L'Osservatore romano: irresponsabile, tensione estrema
10 settembre, 16:43CITTA' DEL VATICANO - La Giornata del rogo del Corano è una "irresponsabile iniziativa", che ha portato la "tensione alle stelle" e ha innescato in tutto il mondo "un pericoloso meccanismo di reazione". E' quanto scrive l'Osservatore Romano sull'annuncio del reverendo Terry Jones di voler bruciare il Corano nell'anniversario dell'11 settembre. "Tensione alle stelle alla vigilia del nono anniversario dell'attacco al World Trade Center di New York, per l'irresponsabile iniziativa di un pastore protestante della Florida che - proprio nell'anniversario dell'11 settembre - ha indetto il Koran Burning Day ('giornata del rogo del Coranò)", scrive il quotidiano della Santa sede in prima pagina, in un articolo dal titolo "Il pastore della Florida e la minaccia terroristica globale. "Il protagonista della vicenda sembra avere rinunciato ai suoi provocatori propositi - aggiunge l'Osservatore Romano -. Il Koran Burning Day non avrà luogo, ma in tutto il mondo si è ormai innescato un pericoloso meccanismo di reazione fomentato da un enorme circuito mediatico".

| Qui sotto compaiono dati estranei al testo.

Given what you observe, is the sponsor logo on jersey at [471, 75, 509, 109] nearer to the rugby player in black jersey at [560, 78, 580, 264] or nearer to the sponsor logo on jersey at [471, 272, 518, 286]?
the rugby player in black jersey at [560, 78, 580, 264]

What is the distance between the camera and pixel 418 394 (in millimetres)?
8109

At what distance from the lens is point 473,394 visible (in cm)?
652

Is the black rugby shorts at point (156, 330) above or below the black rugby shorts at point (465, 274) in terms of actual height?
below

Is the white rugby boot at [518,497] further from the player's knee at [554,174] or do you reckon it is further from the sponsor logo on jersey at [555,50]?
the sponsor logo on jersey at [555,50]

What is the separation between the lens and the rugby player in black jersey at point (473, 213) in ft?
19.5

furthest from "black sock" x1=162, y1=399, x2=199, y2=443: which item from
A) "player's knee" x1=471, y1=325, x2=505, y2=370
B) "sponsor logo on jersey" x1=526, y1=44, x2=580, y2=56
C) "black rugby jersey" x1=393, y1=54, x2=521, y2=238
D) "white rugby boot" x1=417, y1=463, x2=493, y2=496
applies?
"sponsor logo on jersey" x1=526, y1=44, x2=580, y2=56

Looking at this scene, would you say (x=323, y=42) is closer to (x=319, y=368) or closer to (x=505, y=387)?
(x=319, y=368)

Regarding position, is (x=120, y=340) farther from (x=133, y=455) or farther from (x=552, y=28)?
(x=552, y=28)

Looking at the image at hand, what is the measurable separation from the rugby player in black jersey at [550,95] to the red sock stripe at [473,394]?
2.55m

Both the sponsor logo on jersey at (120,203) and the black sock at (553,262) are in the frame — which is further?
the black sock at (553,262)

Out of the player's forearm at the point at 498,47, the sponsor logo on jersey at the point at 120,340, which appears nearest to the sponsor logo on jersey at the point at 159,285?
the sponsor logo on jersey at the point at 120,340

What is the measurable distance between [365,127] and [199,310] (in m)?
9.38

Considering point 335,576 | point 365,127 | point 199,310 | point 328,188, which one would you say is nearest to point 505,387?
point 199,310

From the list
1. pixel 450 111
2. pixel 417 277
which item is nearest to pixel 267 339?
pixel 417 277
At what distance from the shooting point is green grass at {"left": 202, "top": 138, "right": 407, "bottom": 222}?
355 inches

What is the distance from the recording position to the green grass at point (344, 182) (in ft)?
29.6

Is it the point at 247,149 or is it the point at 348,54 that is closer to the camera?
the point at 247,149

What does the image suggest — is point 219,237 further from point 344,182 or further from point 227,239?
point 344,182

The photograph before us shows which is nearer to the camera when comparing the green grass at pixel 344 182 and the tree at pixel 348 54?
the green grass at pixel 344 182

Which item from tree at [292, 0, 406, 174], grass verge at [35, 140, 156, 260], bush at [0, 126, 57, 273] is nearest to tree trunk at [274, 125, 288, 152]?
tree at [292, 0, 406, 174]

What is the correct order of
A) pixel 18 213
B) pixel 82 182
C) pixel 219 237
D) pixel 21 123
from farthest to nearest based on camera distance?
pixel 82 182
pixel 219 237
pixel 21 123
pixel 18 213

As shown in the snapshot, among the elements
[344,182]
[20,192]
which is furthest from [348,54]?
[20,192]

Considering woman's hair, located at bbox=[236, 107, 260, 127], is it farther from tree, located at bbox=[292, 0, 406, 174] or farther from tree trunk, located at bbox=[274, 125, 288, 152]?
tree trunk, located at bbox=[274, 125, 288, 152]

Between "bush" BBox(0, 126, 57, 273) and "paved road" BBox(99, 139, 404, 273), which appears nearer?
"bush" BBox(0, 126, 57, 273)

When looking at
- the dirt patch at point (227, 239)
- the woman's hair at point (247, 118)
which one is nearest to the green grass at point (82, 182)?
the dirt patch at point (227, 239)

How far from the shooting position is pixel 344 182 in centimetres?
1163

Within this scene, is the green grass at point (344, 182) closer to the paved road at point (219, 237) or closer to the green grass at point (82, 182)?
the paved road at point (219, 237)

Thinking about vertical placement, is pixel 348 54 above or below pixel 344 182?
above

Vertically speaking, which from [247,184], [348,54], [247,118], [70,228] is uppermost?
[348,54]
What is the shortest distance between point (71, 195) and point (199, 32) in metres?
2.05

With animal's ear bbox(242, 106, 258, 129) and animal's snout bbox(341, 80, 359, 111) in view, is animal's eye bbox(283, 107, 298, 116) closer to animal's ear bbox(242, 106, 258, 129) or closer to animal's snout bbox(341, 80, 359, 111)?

Anche il Consiglio ecumenico delle Chiese (Cec), organismo che raccoglie la maggior parte delle Chiese cristiane a livello mondiale, ha espresso una ''ferma condanna'' per l'iniziativa lanciata da un pastore statunitense, di bruciare il Corano nelle piazze l'11 settembre. Il segretario generale del Cec, il pastore luterano Oalv Fykse Tveit, ha espresso la condanna contestualmente ad un messaggio di auguri per la fine del Ramadan indirizzato ai leader musulmani del mondo. Nel documento, diffuso in Italia dall'agenzia delle Chiese evangeliche, Tveit afferma che l'iniziativa viene ''fermamente rifiutata e condannata dal Cec, dalle sue chiese membro e dai suoi partner ecumenici, incluso quelli statunitensi''. (ANSA).